(WHAT TO WORK ON) Please copy each line of the data that includes the string "trap".

(SUPPLIED RECORDS)

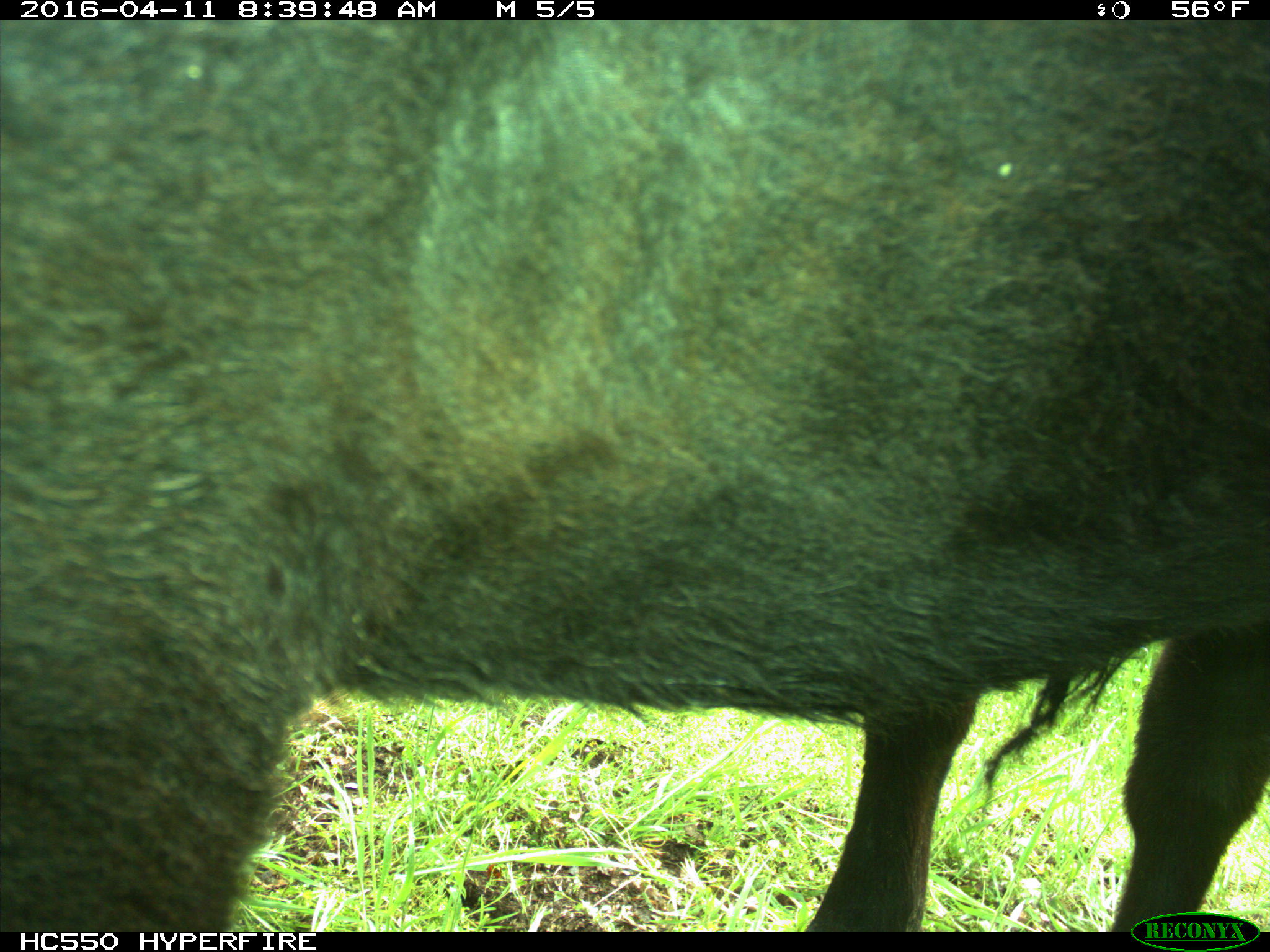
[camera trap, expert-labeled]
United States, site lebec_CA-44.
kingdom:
--
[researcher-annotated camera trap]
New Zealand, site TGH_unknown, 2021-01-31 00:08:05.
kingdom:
---
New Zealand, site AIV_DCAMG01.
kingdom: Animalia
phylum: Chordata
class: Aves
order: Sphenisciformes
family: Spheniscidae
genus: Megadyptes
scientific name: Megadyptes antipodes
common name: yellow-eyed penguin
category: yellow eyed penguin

(EXERCISE OUTPUT)
[camera trap, expert-labeled]
[researcher-annotated camera trap]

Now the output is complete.